■ Written instruction 1:
Print the section of the passage on Shepard's choice from "Why do you feel" to "threat everyone faces." without altering a word.
■ Written instruction 2:
Pick up the passage on Shepard's choice and the Reapers after its last sentence and keep writing it.

■ Provided text:
— begin —
Why do you feel bad about it?

Because I am betraying allies.  They pledged themselves to my cause when they were under no obligation to.  Sure they could die facing the Reapers, but that is death at the hands of the enemy.  That's the threat everyone faces.  

 

Shepard choosing to shoot the tube, however, is Shepard deliberately choosing to destroy all synthetic life.  This isn't sending them into a fight where they are likely to die.  This isn't an omission of action.  This is actively choosing to kill your allies.  And not giving them a say in the matter.

 

People sometimes compare the choice to Virmire, but there are several major differences:

 

1) Scale.  Virmire involves saving a single human life, and perhaps a small number of salarians.  Wile the choice there sucks (or doesn't, if you don't care about those involved) it pales in comparison to the scope of an entire form of life.  Not even a single species, but all species of a given type.
— end —
■ Supplied entries:
— begin —
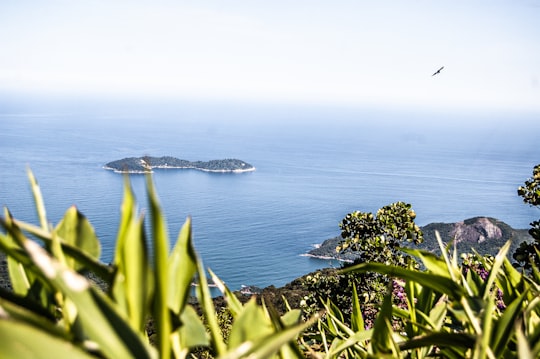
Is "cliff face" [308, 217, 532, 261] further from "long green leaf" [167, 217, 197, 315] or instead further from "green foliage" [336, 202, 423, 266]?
"long green leaf" [167, 217, 197, 315]

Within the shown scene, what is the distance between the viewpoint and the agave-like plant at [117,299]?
42 cm

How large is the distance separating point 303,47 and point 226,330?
11308 centimetres

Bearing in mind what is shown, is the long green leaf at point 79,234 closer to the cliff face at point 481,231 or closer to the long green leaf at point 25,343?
the long green leaf at point 25,343

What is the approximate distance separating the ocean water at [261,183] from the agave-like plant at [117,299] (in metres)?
22.9

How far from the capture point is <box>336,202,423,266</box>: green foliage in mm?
6035

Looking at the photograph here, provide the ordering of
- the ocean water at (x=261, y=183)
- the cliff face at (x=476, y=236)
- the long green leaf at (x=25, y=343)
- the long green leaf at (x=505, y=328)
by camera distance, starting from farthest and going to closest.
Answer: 1. the ocean water at (x=261, y=183)
2. the cliff face at (x=476, y=236)
3. the long green leaf at (x=505, y=328)
4. the long green leaf at (x=25, y=343)

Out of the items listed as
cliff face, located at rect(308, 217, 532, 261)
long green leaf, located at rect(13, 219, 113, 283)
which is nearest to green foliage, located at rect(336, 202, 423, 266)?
long green leaf, located at rect(13, 219, 113, 283)

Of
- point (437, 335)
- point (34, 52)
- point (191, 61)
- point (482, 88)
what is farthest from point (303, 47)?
point (437, 335)

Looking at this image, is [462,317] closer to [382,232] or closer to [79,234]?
[79,234]

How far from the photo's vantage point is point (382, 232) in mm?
6129

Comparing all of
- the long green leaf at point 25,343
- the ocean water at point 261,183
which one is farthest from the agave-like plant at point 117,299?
the ocean water at point 261,183

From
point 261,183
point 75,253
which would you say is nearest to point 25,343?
point 75,253

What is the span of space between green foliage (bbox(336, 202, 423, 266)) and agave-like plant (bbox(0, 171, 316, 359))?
5496 millimetres

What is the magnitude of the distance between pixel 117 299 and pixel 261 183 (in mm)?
61494
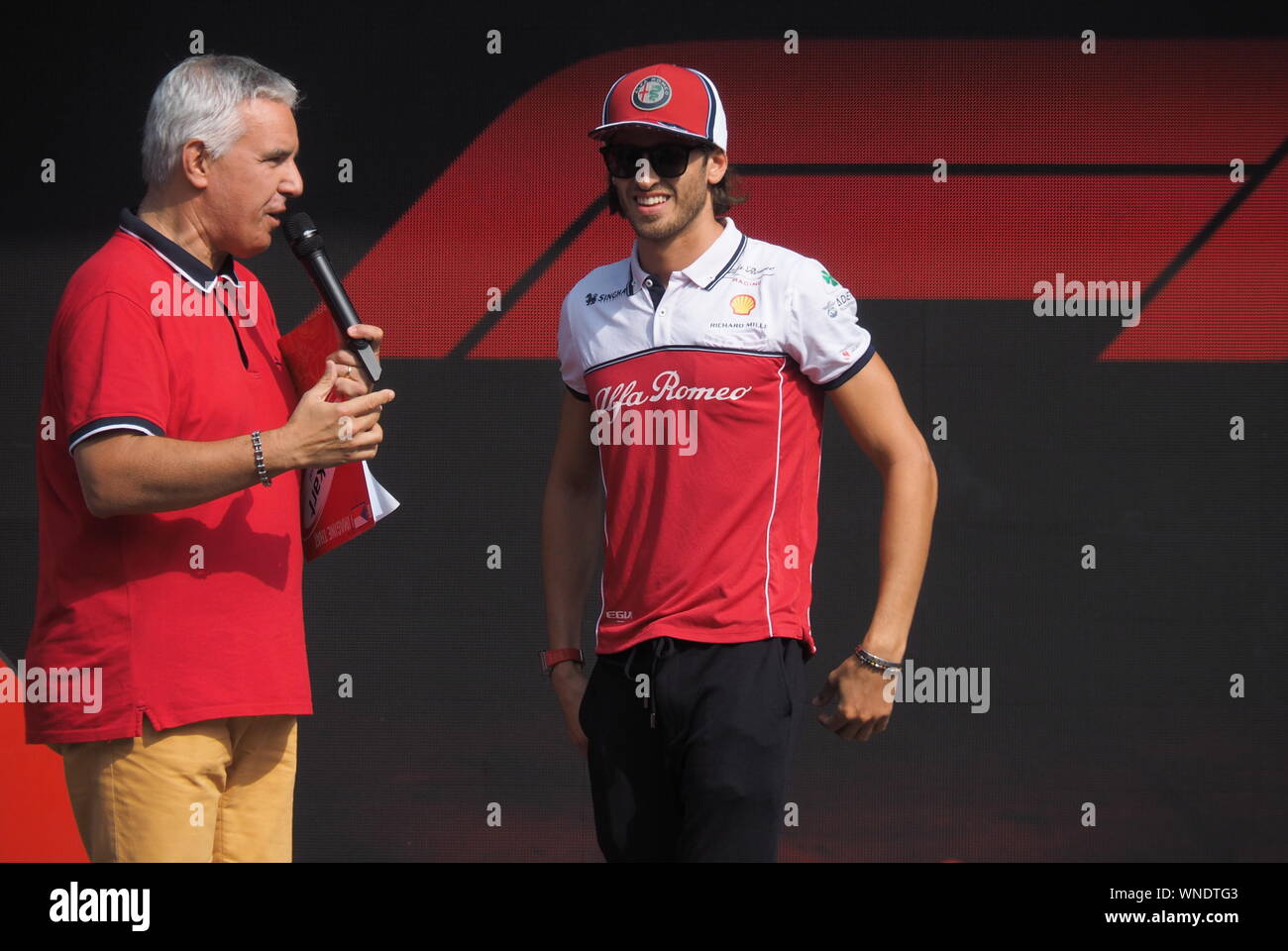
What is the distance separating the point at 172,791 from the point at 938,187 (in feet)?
7.54

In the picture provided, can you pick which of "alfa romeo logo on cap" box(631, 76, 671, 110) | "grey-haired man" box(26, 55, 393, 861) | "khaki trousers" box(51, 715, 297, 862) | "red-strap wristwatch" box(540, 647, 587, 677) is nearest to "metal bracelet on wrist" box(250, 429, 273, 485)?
"grey-haired man" box(26, 55, 393, 861)

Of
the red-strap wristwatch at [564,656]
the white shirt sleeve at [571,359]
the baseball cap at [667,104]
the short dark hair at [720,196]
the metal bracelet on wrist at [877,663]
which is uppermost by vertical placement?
the baseball cap at [667,104]

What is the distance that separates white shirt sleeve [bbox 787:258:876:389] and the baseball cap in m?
0.27

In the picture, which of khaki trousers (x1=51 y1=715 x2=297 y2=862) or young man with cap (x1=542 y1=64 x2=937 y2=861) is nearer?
khaki trousers (x1=51 y1=715 x2=297 y2=862)

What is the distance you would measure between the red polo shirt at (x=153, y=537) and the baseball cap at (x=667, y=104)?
63 cm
— end —
■ Exercise response 1:
Why do you feel bad about it?

Because I am betraying allies.  They pledged themselves to my cause when they were under no obligation to.  Sure they could die facing the Reapers, but that is death at the hands of the enemy.  That's the threat everyone faces.

■ Exercise response 2:
2) Choice.  In the case of Virmire, both characters know the score, and are okay with laying down their life for the cause.  In the case of Destroy, nobody knows the effect shooting the tube will trigger.  While people might be willing to lay down their lives for a cause if asked, killing them with a bolt from the blue (or red in this case) without even letting them know why they are being killed strikes me as very cold.

 

3) Acceptance of responsibility:  Virmire allows Shepard to apologize to the one being left behind or even claim to try to rescue both (which isn't really believed) and afterwards, has the chance to own up to the character's death afterwards.  Frankly, I find joyous celebration after so many of your own allies have been annihilated to be quite the disturbing image.  Perhaps understandable, given they were facing destruction just beforehand, but from my pov, it leaves me cold.  Especially with the epilogue where the geth are essentially unpersoned.

 

Yeah, I know no ending should be perfect, acceptable losses, and whatever.  But you know what?  Those who die so you can live ought to be remembered and honored.  I don't see that at the end of ME3.  Nobody cares that a powerful ally fell saving Earth, even the whole galaxy.  Edi gets her name on the memorial wall, whoopie!  I fine remembrance for someone who had Shepard's back for two whole games.  Loghain in DAO gets greater recognition.  

 

But hey, at least he gets to volunteer to be archdemon bait.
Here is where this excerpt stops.